Essa proposta contrariaria um consenso estabelecido até aqui na doutrina do direito administrativo de que o prazo prescricional aplicável ao direito a reequilíbrio em contratos administrativos é de 5 anos, em vista do seguinte dispositivo legal, constante do Decreto 20.910/32:
Art. 1º As dívidas passivas da União, dos Estados e dos Municípios, bem assim todo e qualquer direito ou ação contra a Fazenda federal, estadual ou municipal, seja qual for a sua natureza, prescrevem em cinco anos contados da data do ato ou fato do qual se originarem.
Mas, será que a presença do usuário como parte nos contratos de concessão, não deveria levar a uma visão diferente sobre o tema?
A favor da tese de que o direito a reequilíbrio nos contratos de concessão se exerce contra o usuário está, em primeiro lugar, o fato, já mencionado acima, de que os usuários são parte do contrato, ainda que, por dificuldades práticas, eles não participem da sua assinatura, ou dos processos administrativos de reequilíbrio. Na prática, eles aderem ao contrato todas as vezes que utilizam o serviço público.
Além disso, na grande maioria dos casos, a tarifa, cuja obrigação de pagamento incide sobre os usuários, é a principal fonte de receita do contrato de concessão. E é evidentemente sobre o usuário que se exerce a obrigação de pagamento dela.
Por fim, a expectativa nas concessões comuns é que os direitos a reequilíbrio do concessionário não gerem qualquer obrigação de pagamento público para o poder concedente. Daí porque do ponto de vista da contabilidade pública não há qualquer registro no âmbito do poder concedente de contingências decorrentes de direitos a reequilíbrio que venham a ser exercidos pelo concessionário contra o poder concedente. Espera-se que os reequilíbrios sejam equacionados ou com aumento de tarifa, ou com redução de investimentos ou custos operacionais, ou com aumento do prazo do contrato, o que, significa custear o reequilíbrio com recursos a serem pagos pelos usuários.

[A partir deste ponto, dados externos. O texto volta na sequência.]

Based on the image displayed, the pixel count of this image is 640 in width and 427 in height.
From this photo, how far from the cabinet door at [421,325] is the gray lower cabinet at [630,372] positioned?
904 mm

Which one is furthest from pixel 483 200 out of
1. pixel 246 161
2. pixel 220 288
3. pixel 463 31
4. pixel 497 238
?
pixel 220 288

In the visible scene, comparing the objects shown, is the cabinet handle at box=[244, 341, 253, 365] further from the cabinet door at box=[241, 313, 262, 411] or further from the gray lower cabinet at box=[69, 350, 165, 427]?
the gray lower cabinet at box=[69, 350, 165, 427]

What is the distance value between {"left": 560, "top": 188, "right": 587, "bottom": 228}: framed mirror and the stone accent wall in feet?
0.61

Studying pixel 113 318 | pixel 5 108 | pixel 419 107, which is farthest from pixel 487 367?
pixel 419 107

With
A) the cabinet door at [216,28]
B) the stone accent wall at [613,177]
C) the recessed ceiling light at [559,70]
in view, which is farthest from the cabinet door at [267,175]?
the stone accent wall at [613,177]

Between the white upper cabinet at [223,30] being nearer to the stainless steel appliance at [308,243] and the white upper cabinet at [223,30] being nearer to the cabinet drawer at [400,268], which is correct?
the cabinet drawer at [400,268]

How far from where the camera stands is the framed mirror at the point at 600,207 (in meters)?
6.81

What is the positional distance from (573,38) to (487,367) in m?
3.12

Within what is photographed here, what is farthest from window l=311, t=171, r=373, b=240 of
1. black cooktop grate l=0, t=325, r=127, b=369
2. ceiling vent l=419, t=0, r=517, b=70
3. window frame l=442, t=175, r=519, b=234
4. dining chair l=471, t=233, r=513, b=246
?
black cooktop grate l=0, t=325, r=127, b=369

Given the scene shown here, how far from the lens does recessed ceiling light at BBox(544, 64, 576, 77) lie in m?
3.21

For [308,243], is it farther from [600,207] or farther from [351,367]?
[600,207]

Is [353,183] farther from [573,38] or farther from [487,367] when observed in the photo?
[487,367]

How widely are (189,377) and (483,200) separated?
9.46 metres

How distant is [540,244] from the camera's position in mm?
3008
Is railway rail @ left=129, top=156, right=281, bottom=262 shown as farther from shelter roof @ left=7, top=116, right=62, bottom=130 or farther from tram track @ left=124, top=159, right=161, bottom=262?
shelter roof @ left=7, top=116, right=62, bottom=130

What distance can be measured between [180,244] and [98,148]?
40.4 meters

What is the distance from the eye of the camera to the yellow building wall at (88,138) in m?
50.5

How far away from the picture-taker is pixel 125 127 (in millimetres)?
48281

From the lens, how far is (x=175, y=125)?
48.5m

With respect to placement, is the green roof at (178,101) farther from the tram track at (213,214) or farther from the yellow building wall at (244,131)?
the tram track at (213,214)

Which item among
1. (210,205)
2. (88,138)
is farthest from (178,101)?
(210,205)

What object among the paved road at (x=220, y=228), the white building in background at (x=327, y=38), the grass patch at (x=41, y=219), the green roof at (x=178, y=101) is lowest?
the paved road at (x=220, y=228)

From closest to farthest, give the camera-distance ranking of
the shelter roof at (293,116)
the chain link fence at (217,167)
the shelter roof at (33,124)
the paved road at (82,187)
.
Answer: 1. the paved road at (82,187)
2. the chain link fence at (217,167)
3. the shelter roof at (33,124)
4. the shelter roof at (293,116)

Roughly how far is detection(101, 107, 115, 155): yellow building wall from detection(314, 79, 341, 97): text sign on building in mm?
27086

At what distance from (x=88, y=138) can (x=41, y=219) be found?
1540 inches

Por tudo isso, creio que faz sentido levar a sério a visão de que as concessões de serviço público são relações tripartites, que há direitos do concessionário a reequilíbrio do contrato que se exercem em face da figura do usuário dos serviços, e que, por isso, vale a pena considerar a possibilidade de se aplicar o prazo prescricional geral de 10 anos a esses direitos, ao invés do prazo quinquenal incidente sobre os direitos em face da Fazenda Pública.
[1] A agência reguladora, mesmo quando signatária do contrato, não deveria rigorosamente ser considerada parte do contrato, uma vez que, em relação ao contrato de concessão, ela desempenha uma função semelhante a um árbitro ou um juiz na esfera administrativa.
[2] Vide o artigo 23, inc. VI, da Lei 8.987/95.
[3] Isso em virtude do artigo 205, do Código Civil, que diz o seguinte:
Art. 205. A prescrição ocorre em dez anos, quando a lei não lhe haja fixado prazo menor.